In a conference call to its investors and analysts, E.W. Scripps CFO Tim Wesolowski admitted that the media corporation lost approximately $10 million in revenue by covering the Ohio governor’s race — a race they predicted to be highly competitive, but ended up being a foregone conclusion.
“Political spending is about the footprint and the competitiveness of each individual race,” Wesolowski explained, according to the Cincinnati Business Enquirer. “Races that we thought would be competitive never materialized.”

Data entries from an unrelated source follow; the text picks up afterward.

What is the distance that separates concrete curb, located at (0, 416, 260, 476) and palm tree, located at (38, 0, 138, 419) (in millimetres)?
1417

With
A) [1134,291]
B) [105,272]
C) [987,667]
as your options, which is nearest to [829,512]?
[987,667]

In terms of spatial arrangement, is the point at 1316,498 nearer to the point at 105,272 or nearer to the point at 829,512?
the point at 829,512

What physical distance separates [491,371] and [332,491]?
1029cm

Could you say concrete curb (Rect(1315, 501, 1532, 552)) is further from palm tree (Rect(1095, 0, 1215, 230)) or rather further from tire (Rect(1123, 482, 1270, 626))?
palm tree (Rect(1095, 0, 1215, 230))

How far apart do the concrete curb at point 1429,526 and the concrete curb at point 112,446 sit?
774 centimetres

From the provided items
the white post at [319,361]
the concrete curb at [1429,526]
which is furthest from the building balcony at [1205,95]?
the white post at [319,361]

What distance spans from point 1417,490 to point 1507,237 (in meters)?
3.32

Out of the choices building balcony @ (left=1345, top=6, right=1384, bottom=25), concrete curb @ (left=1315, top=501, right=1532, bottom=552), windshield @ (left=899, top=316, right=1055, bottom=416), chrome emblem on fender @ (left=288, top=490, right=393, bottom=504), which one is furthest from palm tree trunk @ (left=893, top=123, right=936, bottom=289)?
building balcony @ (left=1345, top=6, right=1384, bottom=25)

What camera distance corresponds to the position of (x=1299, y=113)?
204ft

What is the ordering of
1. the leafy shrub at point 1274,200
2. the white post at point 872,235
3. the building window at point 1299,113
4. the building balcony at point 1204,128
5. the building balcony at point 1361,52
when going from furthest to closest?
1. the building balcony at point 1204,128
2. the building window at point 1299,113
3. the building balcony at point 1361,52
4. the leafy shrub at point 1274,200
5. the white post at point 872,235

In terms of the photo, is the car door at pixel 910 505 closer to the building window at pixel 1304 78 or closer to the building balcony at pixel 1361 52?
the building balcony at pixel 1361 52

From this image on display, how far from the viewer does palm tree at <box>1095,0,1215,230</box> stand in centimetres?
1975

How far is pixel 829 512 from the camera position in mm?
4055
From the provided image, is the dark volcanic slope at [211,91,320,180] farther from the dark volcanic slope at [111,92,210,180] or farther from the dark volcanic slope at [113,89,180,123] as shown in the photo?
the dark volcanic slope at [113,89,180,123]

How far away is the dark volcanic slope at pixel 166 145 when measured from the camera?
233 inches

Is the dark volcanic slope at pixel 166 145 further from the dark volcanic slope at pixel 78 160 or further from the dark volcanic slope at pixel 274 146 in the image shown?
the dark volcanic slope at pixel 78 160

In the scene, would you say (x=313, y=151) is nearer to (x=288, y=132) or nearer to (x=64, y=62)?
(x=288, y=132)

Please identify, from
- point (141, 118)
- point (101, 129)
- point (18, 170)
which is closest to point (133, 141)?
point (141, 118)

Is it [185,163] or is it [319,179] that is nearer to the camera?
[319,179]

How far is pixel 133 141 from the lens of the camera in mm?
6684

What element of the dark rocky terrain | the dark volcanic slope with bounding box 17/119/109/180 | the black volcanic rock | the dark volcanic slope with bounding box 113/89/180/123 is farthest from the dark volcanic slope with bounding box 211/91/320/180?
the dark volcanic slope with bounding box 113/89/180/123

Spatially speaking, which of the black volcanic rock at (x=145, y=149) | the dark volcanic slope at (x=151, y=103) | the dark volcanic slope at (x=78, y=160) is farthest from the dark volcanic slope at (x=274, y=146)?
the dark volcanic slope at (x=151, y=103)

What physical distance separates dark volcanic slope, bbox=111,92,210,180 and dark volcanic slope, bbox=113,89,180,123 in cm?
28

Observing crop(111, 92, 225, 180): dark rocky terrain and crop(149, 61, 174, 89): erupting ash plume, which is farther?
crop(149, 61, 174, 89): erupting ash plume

The biggest disappointment, he noted, was the race between GOP incumbent John Kasich and Democrat Ed FitzGerald, who was defeated in the proverbial definition of a landslide: FitzGerald won only two of Ohio’s 86 counties in the November election after a series of embarrassing events, such as the discovery that he did not have a driver’s license. (Kasich had been polling in the double digits since July.)

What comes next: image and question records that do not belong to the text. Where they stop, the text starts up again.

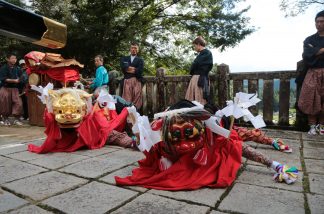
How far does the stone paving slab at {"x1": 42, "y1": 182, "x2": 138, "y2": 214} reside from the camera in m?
2.08

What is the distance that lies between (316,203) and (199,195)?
0.90 m

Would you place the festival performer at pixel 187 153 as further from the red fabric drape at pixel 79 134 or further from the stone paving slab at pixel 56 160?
the red fabric drape at pixel 79 134

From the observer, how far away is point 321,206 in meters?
2.05

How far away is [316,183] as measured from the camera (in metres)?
2.55

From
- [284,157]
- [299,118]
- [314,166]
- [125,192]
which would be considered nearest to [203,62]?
[299,118]

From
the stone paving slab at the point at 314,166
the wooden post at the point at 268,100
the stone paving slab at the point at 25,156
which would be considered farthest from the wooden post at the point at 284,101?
the stone paving slab at the point at 25,156

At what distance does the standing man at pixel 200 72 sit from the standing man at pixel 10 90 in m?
4.81

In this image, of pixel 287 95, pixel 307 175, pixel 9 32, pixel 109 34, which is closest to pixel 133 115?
pixel 9 32

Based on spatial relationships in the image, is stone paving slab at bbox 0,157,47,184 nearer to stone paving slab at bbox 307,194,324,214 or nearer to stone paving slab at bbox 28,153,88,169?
stone paving slab at bbox 28,153,88,169

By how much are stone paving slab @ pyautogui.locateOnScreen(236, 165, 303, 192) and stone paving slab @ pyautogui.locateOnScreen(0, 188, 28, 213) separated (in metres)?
1.94

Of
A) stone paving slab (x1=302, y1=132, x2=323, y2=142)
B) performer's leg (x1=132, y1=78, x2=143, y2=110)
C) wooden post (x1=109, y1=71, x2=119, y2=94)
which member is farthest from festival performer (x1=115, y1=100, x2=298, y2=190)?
wooden post (x1=109, y1=71, x2=119, y2=94)

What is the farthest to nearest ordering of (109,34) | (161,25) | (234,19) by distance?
(161,25) < (234,19) < (109,34)

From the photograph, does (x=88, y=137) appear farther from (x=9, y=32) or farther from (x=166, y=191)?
(x=9, y=32)

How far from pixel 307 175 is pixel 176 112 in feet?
5.07
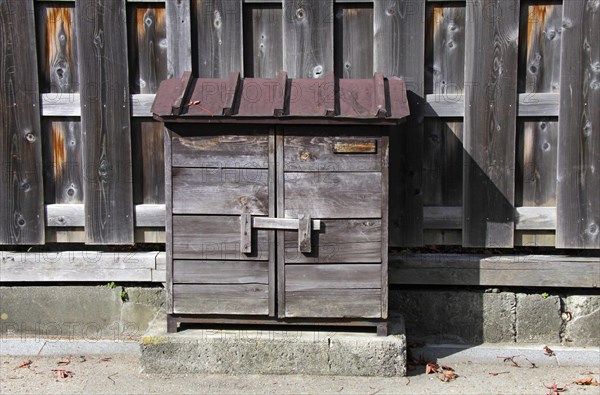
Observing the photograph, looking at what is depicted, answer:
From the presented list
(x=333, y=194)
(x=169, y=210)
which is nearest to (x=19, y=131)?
(x=169, y=210)

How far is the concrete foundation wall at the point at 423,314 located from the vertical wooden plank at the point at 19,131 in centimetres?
53

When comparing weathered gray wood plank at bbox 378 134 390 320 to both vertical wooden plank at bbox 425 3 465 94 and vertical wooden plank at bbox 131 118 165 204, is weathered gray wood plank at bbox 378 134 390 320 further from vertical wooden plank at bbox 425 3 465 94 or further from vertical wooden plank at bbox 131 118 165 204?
vertical wooden plank at bbox 131 118 165 204

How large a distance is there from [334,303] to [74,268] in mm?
2160

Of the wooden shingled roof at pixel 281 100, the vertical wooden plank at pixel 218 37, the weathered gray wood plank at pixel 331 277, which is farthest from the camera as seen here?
the vertical wooden plank at pixel 218 37

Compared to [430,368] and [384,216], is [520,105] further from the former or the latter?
[430,368]

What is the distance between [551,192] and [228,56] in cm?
268

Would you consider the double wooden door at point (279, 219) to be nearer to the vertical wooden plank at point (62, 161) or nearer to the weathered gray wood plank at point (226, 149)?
the weathered gray wood plank at point (226, 149)

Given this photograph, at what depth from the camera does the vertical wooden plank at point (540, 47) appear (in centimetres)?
517

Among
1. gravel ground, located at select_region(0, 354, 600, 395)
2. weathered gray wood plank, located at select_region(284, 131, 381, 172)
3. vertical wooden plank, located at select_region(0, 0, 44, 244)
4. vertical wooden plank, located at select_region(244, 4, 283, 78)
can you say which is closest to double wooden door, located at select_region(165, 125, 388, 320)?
weathered gray wood plank, located at select_region(284, 131, 381, 172)

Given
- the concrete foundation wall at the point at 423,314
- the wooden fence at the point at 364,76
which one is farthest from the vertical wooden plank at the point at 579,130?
the concrete foundation wall at the point at 423,314

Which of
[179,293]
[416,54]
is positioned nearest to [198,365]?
[179,293]

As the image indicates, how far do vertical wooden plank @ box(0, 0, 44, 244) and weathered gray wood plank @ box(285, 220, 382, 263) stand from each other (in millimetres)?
2123

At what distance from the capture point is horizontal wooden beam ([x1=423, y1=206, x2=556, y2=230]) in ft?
17.3

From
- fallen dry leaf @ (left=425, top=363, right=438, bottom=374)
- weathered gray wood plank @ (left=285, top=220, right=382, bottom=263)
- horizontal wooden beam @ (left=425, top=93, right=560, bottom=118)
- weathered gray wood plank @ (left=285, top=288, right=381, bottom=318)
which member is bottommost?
fallen dry leaf @ (left=425, top=363, right=438, bottom=374)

As a result, not only did Scripps lose money by sending reporters to cover a race that no one watched, it lost millions in potential political advertising revenue from the campaigns and PACs.

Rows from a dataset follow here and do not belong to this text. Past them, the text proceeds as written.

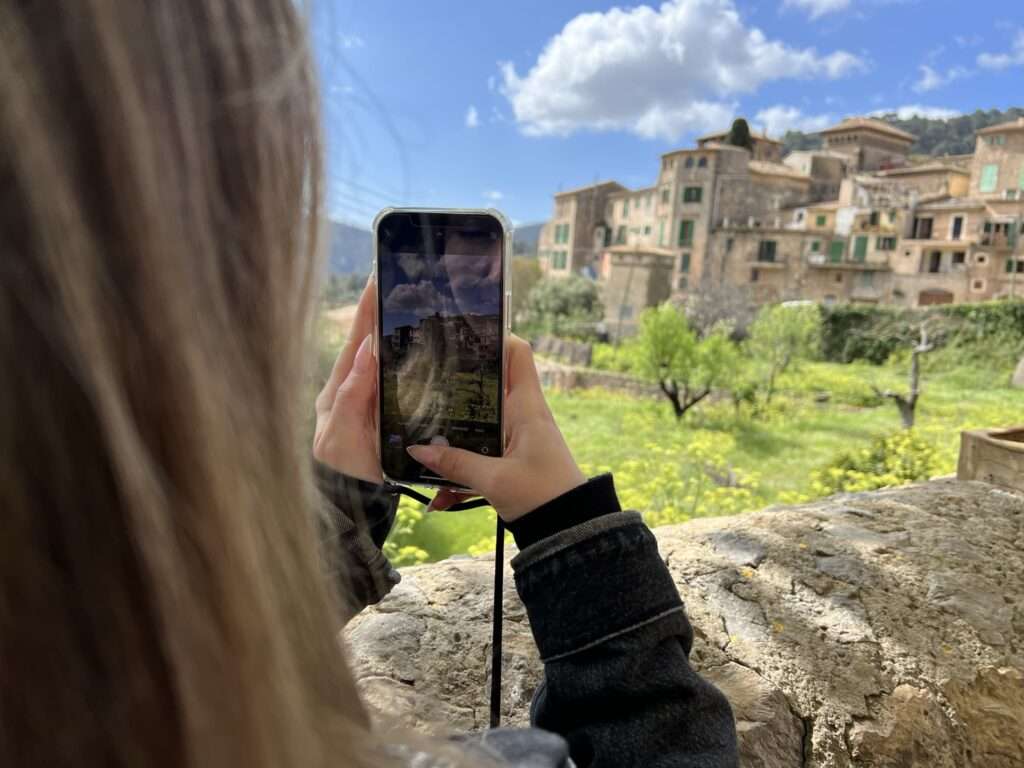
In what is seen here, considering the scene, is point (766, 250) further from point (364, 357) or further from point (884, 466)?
point (364, 357)

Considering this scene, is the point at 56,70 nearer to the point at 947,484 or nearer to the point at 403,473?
the point at 403,473

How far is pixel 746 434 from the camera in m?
12.9

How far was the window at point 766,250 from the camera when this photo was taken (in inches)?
1073

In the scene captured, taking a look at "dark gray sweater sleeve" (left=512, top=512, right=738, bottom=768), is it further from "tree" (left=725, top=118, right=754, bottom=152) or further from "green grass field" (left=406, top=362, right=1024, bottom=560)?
"tree" (left=725, top=118, right=754, bottom=152)

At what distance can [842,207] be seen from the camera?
2747cm

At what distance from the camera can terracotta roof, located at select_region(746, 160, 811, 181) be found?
29.0m

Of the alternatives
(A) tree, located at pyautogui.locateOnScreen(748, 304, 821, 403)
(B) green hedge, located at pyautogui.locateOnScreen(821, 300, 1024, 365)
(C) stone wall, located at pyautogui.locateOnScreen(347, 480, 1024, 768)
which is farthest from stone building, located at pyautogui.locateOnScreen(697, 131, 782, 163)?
(C) stone wall, located at pyautogui.locateOnScreen(347, 480, 1024, 768)

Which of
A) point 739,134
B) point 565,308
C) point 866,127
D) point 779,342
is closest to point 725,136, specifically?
point 739,134

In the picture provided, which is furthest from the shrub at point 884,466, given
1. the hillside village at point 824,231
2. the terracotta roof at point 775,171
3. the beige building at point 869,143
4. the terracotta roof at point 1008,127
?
the beige building at point 869,143

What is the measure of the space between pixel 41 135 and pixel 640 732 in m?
0.62

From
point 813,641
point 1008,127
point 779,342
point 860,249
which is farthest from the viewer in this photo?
point 860,249

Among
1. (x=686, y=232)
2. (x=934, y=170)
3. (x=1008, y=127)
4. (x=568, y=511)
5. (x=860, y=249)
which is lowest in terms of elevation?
(x=568, y=511)

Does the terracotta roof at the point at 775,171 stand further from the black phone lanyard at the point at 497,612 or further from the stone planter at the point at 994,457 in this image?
the black phone lanyard at the point at 497,612

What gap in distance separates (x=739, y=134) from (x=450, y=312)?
3500 centimetres
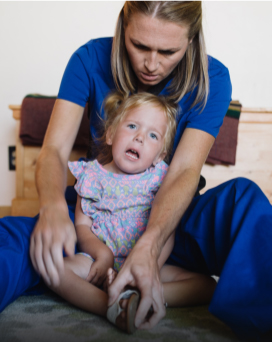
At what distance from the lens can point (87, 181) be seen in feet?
3.78

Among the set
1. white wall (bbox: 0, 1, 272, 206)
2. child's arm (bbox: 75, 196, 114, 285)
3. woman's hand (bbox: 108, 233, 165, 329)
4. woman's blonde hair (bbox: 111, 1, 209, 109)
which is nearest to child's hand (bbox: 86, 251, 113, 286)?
child's arm (bbox: 75, 196, 114, 285)

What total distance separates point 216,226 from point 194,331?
9.8 inches

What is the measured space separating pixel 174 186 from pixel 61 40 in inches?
70.3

It’s not all bad news for Scripps, however: though they lost money in Ohio, they still got tons of money by selling political ads in other hotly contested races — Arizona, Michigan, Florida and Colorado — and generated over $58 million from the election, a 21% gain over the spending in the 2010 midterms. (That pales in comparison to the cash they generate during a presidential year: the 2012 race netted them $161 million.)